EXCERPTED DATA =>
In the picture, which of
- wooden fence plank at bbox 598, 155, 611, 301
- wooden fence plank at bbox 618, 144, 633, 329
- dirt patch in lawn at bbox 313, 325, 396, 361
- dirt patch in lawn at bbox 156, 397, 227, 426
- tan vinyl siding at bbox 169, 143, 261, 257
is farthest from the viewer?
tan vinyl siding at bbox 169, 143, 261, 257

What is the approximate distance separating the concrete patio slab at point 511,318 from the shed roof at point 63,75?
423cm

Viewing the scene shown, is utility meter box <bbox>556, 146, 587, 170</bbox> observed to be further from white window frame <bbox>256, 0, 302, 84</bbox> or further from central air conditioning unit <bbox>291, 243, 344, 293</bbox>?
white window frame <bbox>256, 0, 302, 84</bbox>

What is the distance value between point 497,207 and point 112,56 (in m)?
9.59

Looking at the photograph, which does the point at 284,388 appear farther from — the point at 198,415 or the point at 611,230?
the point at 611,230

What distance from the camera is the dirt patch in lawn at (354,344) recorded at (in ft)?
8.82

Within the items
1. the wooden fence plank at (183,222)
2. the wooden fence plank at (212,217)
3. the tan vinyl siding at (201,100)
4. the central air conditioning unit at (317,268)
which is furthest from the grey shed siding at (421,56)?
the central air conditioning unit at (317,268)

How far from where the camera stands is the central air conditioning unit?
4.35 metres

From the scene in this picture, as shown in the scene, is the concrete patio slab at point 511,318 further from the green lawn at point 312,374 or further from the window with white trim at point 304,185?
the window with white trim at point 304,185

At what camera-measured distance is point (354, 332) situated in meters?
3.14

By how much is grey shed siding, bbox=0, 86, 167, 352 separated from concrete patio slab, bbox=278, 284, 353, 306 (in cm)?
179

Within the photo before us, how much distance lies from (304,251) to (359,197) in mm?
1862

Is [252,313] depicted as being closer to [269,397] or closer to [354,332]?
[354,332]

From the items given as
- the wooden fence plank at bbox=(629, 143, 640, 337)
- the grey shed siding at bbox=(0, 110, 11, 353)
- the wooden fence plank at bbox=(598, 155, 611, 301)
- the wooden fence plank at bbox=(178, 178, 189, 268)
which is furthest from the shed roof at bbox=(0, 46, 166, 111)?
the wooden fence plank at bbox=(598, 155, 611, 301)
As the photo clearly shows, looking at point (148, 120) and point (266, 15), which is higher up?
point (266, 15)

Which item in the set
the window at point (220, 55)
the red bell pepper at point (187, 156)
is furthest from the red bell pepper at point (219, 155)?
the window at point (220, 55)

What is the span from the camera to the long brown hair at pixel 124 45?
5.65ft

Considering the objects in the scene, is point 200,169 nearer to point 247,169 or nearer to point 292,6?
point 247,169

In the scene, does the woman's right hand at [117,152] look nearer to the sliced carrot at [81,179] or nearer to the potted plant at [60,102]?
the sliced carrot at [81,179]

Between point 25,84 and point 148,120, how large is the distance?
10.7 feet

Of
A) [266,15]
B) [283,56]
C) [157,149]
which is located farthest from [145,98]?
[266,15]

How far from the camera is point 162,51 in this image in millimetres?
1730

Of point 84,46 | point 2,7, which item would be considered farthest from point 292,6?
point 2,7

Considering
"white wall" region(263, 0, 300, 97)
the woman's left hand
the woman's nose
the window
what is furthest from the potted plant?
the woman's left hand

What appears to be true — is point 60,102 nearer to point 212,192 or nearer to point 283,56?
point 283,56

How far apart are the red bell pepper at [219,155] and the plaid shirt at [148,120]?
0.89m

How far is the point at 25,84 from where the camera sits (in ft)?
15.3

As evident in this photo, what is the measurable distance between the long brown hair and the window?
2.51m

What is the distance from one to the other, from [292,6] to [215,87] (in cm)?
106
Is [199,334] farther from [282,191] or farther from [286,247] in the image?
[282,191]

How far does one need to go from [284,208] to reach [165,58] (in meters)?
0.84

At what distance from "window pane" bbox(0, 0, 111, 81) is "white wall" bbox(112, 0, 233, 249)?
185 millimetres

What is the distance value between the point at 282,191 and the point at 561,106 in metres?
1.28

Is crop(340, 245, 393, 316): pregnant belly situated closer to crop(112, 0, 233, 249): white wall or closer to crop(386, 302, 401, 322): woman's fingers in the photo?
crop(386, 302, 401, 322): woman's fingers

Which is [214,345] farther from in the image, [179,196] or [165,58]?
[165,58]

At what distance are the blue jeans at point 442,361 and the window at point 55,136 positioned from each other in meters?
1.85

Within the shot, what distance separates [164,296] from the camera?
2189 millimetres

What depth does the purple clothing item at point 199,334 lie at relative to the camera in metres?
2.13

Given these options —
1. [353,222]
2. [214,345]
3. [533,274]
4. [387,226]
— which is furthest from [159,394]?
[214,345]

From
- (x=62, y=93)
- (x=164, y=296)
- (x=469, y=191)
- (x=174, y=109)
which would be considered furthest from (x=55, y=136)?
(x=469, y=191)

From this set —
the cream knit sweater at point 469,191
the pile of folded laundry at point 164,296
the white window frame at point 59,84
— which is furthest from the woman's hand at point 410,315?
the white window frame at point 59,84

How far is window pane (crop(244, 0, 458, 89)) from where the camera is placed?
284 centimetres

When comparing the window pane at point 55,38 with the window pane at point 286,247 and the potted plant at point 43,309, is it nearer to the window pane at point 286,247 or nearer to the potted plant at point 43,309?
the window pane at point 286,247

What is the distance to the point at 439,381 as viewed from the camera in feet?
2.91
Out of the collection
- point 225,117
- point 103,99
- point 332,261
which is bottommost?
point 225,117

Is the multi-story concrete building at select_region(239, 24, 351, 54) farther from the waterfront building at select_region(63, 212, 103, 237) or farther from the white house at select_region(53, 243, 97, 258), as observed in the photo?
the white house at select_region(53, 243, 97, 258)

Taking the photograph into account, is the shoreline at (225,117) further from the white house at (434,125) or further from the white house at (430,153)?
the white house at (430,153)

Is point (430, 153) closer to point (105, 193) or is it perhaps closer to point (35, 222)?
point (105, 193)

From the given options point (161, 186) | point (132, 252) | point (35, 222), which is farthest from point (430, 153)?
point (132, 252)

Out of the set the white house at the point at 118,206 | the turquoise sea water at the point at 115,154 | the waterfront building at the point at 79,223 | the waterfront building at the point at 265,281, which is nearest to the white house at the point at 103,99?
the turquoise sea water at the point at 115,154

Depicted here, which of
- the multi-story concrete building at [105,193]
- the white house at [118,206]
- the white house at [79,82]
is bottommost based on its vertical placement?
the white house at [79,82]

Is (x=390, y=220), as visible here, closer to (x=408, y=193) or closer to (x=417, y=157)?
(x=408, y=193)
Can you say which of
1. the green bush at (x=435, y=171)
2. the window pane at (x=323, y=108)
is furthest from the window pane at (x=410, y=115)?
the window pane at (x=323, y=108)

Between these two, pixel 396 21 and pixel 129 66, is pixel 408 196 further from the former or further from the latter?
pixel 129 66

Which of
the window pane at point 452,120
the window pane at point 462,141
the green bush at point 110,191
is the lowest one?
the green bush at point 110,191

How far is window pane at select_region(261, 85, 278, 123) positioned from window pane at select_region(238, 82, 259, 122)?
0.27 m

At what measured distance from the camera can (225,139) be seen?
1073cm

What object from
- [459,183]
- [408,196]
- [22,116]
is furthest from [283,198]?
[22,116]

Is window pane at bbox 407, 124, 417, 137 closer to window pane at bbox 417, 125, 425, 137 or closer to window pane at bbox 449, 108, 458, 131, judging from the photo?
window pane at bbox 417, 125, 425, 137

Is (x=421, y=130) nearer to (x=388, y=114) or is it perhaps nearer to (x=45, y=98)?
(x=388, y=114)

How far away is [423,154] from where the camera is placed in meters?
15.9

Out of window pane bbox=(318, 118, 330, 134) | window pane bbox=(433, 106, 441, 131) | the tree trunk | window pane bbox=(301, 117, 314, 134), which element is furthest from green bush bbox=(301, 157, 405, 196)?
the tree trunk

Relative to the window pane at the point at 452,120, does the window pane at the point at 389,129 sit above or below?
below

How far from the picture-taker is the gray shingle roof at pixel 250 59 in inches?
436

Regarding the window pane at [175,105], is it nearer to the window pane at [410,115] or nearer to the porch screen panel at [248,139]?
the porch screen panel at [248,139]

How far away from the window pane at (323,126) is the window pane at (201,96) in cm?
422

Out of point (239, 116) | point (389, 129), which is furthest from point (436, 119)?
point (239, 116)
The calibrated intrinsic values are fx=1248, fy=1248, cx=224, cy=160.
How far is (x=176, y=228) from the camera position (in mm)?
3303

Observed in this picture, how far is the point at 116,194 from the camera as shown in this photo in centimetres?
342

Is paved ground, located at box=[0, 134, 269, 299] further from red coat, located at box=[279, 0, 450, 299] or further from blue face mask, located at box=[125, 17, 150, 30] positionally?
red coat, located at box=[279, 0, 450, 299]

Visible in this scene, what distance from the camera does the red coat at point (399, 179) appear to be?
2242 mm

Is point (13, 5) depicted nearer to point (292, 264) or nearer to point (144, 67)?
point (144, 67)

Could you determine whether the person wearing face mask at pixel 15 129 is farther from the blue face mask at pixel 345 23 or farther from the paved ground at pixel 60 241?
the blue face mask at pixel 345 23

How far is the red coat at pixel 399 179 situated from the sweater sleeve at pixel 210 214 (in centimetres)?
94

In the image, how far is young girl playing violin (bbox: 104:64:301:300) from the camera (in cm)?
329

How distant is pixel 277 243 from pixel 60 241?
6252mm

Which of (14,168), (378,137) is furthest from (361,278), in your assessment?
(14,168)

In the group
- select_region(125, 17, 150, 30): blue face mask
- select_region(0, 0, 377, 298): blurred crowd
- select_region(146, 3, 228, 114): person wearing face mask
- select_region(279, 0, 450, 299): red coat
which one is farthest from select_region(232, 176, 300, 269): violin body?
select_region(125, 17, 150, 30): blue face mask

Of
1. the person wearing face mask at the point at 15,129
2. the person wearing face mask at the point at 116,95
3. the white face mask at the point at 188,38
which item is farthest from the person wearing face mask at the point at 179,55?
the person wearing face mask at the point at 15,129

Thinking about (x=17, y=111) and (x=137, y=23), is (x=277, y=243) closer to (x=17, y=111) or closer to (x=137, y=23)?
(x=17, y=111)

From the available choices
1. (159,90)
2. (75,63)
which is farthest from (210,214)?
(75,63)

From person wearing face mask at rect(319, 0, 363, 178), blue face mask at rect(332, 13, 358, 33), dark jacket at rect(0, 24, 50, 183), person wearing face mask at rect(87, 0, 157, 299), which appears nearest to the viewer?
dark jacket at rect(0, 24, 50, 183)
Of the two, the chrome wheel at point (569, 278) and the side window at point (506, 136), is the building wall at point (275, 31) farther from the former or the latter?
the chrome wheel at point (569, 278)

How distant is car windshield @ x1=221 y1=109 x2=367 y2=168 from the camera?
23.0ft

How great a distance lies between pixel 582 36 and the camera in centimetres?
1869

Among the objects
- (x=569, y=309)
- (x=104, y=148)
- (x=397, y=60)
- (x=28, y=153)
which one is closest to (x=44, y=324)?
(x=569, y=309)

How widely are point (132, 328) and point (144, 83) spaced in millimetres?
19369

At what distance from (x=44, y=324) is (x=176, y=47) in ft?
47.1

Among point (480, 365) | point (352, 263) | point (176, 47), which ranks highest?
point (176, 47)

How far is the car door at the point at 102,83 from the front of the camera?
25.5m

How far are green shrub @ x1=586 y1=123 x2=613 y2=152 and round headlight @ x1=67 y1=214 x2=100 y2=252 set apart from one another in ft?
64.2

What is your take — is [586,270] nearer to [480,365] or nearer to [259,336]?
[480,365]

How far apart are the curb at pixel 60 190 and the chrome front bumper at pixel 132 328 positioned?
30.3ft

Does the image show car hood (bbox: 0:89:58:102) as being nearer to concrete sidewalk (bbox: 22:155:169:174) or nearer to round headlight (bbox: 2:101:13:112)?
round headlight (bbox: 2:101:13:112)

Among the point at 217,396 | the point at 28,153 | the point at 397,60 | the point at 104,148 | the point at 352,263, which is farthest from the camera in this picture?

EXERCISE PROMPT => Repeat exactly, and only, the lines from the line containing "What is your" through the last line of the records above, both included.

TASK ANSWER =>
What is your take — is [586,270] nearer to [480,365] or nearer to [259,336]?
[480,365]

How far apart are the curb at pixel 60 190 and the chrome front bumper at pixel 132 328 positioned?
30.3ft

Does the image show car hood (bbox: 0:89:58:102) as being nearer to concrete sidewalk (bbox: 22:155:169:174) or nearer to round headlight (bbox: 2:101:13:112)?
round headlight (bbox: 2:101:13:112)

Among the point at 217,396 | the point at 28,153 | the point at 397,60 | the point at 104,148 | the point at 352,263, which is farthest from the camera in this picture?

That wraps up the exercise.